En noir ou en rose?
Le Figaro
22-23 avril 1972
Nul n’a jamais pensé, à moins d’aveuglement
volontaire ou d’ignorance improbable, que l’espèce humaine
continuerait de se multiplier comme elle l’a fait au cours du
siècle dernier ou que le taux de croissance de la production,
observé depuis 1945, se prêtait à une extrapolation indéfinie.
Depuis l’aube de la civilisation moderne, la mode intellectuelle a
oscillé entre la crainte du suicide de peuples peu prolifiques
(France) ou de la stagnation séculaire des économies capitalistes
(Hansen) et la perspective angoissée de milliards d’êtres humains,
condamnés à la famine ou à la guerre, génocide différé, ou encore
d’une planète transformée en désert par une exploitation anarchique
des ressources.
L’aiguille du balancier idéologique vient
de se déplacer d’un côté à l’autre. Au lieu de dénoncer le
malthusianisme – des Français ou des capitalistes – on évoque le
fantôme du docteur Malthus et l’on rappelle des vérités
incontestables: la limitation de l’espace terrestre et des matières
disponibles. Comme, au même moment, après la compétition des taux
de croissance qui fut un aspect de la guerre froide, l’aspiration à
la qualité de la vie, la prise de conscience de la pollution sous
ses diverses formes, le souci de l’environnement maltraité
expriment le nouveau conformisme, voilà les idoles d’hier livrées
au bûcher et la catastrophe annoncée par le groupe de Rome ou l’un
ou l’autre des futurologues philanthropes. La futurologie noire
remplace la futurologie rose.

== == ==

__Consigne 1__.
Dans l'article « En noir ou en rose ? », quel nom est associé à la crainte de la stagnation séculaire des économies capitalistes ?
__Consigne 2__.
D'après l'article « En noir ou en rose ? », pourquoi les idoles d'hier sont-elles livrées au bûcher ? Répondez en une à trois phrases.
__Consigne 3__.
Prolongez l'article « En noir ou en rose ? » à partir de sa dernière phrase.
Les données ci-dessous proviennent d'une autre source.

__Segment de données__.
== == ==

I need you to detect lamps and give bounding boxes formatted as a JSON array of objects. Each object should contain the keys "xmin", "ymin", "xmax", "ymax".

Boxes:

== == ==

__Résultat final 1__.
Hansen.

__Résultat final 2__.
Après la compétition des taux de croissance propre à la guerre froide, l'aspiration à la qualité de la vie, la prise de conscience de la pollution et le souci de l'environnement maltraité expriment désormais le nouveau conformisme. Ce changement coïncide avec le déplacement du balancier idéologique vers le rappel de Malthus et des limites de l'espace terrestre et des matières disponibles.

__Résultat final 3__.
Je ne méconnais la portée d’aucun de ces
avertissements et je n’ai jamais cru que la croissance apaisait les
conflits sociaux, assurait l’équité ou donnait un sens à la vie.
Mais je persiste à croire que, pour les deux tiers de l’humanité à
travers le monde et pour une fraction importante du peuple français
aujourd’hui encore, l’amélioration de la qualité de la vie passe
par un pouvoir d’achat supplémentaire.
Qui jouit seul d’une plage privée mène
peut-être une existence de qualité supérieure. Vitupérer l’horreur
des plages encombrées de vacanciers, comme le font quelques maîtres
à penser des gauchistes prête au sourire ou à l’indignation.
Trois milliards et demi d’hommes ne peuvent
pas tous consommer des matières premières avec la même voracité que
les Américains. L’Inde, la Chine, certains pays d’Amérique latine
doivent limiter et probablement arrêter l’augmentation de leur
population. Il n’en résulte pas que le charme de vivre
disparaîtrait d’une France de soixante millions ou quatre-vingts
millions d’âmes. Il n’en résulte pas davantage que le manque de
matières premières soit une menace prochaine ou prévisible à une
date donnée. Les calculs du club de Rome négligent une variable
essentielle: les progrès de la technologie.
Une économie, une société stationnaire,
l’humanité parvenue à maturité: ces idées ou ces images expriment
l’humeur d’aujourd’hui. Science de l’avenir ou esprit du temps?
Encore une fois ces idées me paraissent plus banales que
révolutionnaires. À condition que l’opinion les interprète
raisonnablement, en tire une leçon de sagesse et ne substitue pas
un extrémisme à un autre.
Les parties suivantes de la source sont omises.